(PROVIDED ENTRIES Opens)

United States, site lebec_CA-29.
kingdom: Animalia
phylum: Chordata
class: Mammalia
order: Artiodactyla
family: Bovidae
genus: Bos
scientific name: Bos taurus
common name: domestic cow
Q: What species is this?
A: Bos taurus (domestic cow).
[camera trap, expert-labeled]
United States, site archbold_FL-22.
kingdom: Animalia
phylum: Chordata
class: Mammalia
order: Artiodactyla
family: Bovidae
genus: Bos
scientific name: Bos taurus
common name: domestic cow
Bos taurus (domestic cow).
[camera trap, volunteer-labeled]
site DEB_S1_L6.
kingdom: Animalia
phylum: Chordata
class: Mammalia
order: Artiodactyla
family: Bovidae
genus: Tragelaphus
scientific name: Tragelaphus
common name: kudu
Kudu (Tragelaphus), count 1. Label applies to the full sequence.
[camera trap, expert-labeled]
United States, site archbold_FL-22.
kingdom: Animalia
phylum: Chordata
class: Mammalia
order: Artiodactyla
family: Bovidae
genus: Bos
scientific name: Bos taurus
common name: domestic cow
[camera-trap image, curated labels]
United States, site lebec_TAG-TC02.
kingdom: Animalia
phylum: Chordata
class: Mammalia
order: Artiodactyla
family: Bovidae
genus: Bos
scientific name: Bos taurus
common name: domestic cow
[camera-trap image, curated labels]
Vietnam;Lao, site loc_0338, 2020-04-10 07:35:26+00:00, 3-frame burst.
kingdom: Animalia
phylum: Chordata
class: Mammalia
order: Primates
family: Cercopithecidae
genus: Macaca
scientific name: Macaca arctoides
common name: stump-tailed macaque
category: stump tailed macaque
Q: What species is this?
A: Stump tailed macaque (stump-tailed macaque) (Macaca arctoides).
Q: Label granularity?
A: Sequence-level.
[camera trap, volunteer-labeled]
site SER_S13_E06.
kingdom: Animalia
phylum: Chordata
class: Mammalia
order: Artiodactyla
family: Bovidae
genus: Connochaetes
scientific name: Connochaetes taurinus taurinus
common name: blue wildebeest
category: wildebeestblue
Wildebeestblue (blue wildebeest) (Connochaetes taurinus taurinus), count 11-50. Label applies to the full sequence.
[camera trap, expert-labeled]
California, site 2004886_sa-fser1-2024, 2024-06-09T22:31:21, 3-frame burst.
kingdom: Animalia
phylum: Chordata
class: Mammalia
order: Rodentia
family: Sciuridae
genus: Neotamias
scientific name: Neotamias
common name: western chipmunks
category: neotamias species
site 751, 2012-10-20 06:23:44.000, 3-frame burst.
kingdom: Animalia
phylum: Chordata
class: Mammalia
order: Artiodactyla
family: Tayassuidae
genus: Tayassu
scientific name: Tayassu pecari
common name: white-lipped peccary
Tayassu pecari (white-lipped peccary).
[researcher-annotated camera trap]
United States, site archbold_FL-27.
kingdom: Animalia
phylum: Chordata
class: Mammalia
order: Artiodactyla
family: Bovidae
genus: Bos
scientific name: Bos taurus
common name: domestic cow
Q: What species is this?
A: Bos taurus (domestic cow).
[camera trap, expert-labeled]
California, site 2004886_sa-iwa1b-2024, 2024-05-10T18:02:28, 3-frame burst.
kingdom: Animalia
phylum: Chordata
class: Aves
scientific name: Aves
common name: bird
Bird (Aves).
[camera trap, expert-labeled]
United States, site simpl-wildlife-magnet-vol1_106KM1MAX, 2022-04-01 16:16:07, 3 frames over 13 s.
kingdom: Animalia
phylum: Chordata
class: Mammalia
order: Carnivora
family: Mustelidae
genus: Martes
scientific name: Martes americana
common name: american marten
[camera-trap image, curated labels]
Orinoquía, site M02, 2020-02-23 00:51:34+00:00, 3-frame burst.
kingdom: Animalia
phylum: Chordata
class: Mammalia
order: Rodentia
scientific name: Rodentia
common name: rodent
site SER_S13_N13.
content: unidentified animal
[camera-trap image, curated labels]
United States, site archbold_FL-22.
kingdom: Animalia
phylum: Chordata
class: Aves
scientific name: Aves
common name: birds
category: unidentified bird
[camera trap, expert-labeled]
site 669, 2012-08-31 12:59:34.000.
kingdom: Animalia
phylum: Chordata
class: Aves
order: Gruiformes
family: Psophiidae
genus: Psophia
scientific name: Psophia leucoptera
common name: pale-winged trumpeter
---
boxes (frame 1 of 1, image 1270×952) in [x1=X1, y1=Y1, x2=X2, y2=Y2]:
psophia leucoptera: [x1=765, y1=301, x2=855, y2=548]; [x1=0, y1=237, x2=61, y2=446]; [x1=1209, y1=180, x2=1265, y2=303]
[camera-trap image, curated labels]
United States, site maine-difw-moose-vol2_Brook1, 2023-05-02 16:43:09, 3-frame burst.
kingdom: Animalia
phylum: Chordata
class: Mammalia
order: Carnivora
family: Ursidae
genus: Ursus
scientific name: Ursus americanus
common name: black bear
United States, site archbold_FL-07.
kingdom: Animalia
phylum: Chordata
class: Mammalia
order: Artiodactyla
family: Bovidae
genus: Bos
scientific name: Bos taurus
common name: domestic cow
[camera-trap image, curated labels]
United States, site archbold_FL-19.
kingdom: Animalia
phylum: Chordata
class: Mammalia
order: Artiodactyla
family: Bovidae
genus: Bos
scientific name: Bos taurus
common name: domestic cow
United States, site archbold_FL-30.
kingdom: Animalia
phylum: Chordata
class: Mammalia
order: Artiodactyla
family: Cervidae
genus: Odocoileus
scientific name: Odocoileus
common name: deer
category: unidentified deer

(PROVIDED ENTRIES Closes)

**WHAT TO DO:**
The records above should be returned exactly.

**OUTPUT FOR THIS TASK:**
United States, site lebec_CA-29.
kingdom: Animalia
phylum: Chordata
class: Mammalia
order: Artiodactyla
family: Bovidae
genus: Bos
scientific name: Bos taurus
common name: domestic cow
Q: What species is this?
A: Bos taurus (domestic cow).
[camera trap, expert-labeled]
United States, site archbold_FL-22.
kingdom: Animalia
phylum: Chordata
class: Mammalia
order: Artiodactyla
family: Bovidae
genus: Bos
scientific name: Bos taurus
common name: domestic cow
Bos taurus (domestic cow).
[camera trap, volunteer-labeled]
site DEB_S1_L6.
kingdom: Animalia
phylum: Chordata
class: Mammalia
order: Artiodactyla
family: Bovidae
genus: Tragelaphus
scientific name: Tragelaphus
common name: kudu
Kudu (Tragelaphus), count 1. Label applies to the full sequence.
[camera trap, expert-labeled]
United States, site archbold_FL-22.
kingdom: Animalia
phylum: Chordata
class: Mammalia
order: Artiodactyla
family: Bovidae
genus: Bos
scientific name: Bos taurus
common name: domestic cow
[camera-trap image, curated labels]
United States, site lebec_TAG-TC02.
kingdom: Animalia
phylum: Chordata
class: Mammalia
order: Artiodactyla
family: Bovidae
genus: Bos
scientific name: Bos taurus
common name: domestic cow
[camera-trap image, curated labels]
Vietnam;Lao, site loc_0338, 2020-04-10 07:35:26+00:00, 3-frame burst.
kingdom: Animalia
phylum: Chordata
class: Mammalia
order: Primates
family: Cercopithecidae
genus: Macaca
scientific name: Macaca arctoides
common name: stump-tailed macaque
category: stump tailed macaque
Q: What species is this?
A: Stump tailed macaque (stump-tailed macaque) (Macaca arctoides).
Q: Label granularity?
A: Sequence-level.
[camera trap, volunteer-labeled]
site SER_S13_E06.
kingdom: Animalia
phylum: Chordata
class: Mammalia
order: Artiodactyla
family: Bovidae
genus: Connochaetes
scientific name: Connochaetes taurinus taurinus
common name: blue wildebeest
category: wildebeestblue
Wildebeestblue (blue wildebeest) (Connochaetes taurinus taurinus), count 11-50. Label applies to the full sequence.
[camera trap, expert-labeled]
California, site 2004886_sa-fser1-2024, 2024-06-09T22:31:21, 3-frame burst.
kingdom: Animalia
phylum: Chordata
class: Mammalia
order: Rodentia
family: Sciuridae
genus: Neotamias
scientific name: Neotamias
common name: western chipmunks
category: neotamias species
site 751, 2012-10-20 06:23:44.000, 3-frame burst.
kingdom: Animalia
phylum: Chordata
class: Mammalia
order: Artiodactyla
family: Tayassuidae
genus: Tayassu
scientific name: Tayassu pecari
common name: white-lipped peccary
Tayassu pecari (white-lipped peccary).
[researcher-annotated camera trap]
United States, site archbold_FL-27.
kingdom: Animalia
phylum: Chordata
class: Mammalia
order: Artiodactyla
family: Bovidae
genus: Bos
scientific name: Bos taurus
common name: domestic cow
Q: What species is this?
A: Bos taurus (domestic cow).
[camera trap, expert-labeled]
California, site 2004886_sa-iwa1b-2024, 2024-05-10T18:02:28, 3-frame burst.
kingdom: Animalia
phylum: Chordata
class: Aves
scientific name: Aves
common name: bird
Bird (Aves).
[camera trap, expert-labeled]
United States, site simpl-wildlife-magnet-vol1_106KM1MAX, 2022-04-01 16:16:07, 3 frames over 13 s.
kingdom: Animalia
phylum: Chordata
class: Mammalia
order: Carnivora
family: Mustelidae
genus: Martes
scientific name: Martes americana
common name: american marten
[camera-trap image, curated labels]
Orinoquía, site M02, 2020-02-23 00:51:34+00:00, 3-frame burst.
kingdom: Animalia
phylum: Chordata
class: Mammalia
order: Rodentia
scientific name: Rodentia
common name: rodent
site SER_S13_N13.
content: unidentified animal
[camera-trap image, curated labels]
United States, site archbold_FL-22.
kingdom: Animalia
phylum: Chordata
class: Aves
scientific name: Aves
common name: birds
category: unidentified bird
[camera trap, expert-labeled]
site 669, 2012-08-31 12:59:34.000.
kingdom: Animalia
phylum: Chordata
class: Aves
order: Gruiformes
family: Psophiidae
genus: Psophia
scientific name: Psophia leucoptera
common name: pale-winged trumpeter
---
boxes (frame 1 of 1, image 1270×952) in [x1=X1, y1=Y1, x2=X2, y2=Y2]:
psophia leucoptera: [x1=765, y1=301, x2=855, y2=548]; [x1=0, y1=237, x2=61, y2=446]; [x1=1209, y1=180, x2=1265, y2=303]
[camera-trap image, curated labels]
United States, site maine-difw-moose-vol2_Brook1, 2023-05-02 16:43:09, 3-frame burst.
kingdom: Animalia
phylum: Chordata
class: Mammalia
order: Carnivora
family: Ursidae
genus: Ursus
scientific name: Ursus americanus
common name: black bear
United States, site archbold_FL-07.
kingdom: Animalia
phylum: Chordata
class: Mammalia
order: Artiodactyla
family: Bovidae
genus: Bos
scientific name: Bos taurus
common name: domestic cow
[camera-trap image, curated labels]
United States, site archbold_FL-19.
kingdom: Animalia
phylum: Chordata
class: Mammalia
order: Artiodactyla
family: Bovidae
genus: Bos
scientific name: Bos taurus
common name: domestic cow
United States, site archbold_FL-30.
kingdom: Animalia
phylum: Chordata
class: Mammalia
order: Artiodactyla
family: Cervidae
genus: Odocoileus
scientific name: Odocoileus
common name: deer
category: unidentified deer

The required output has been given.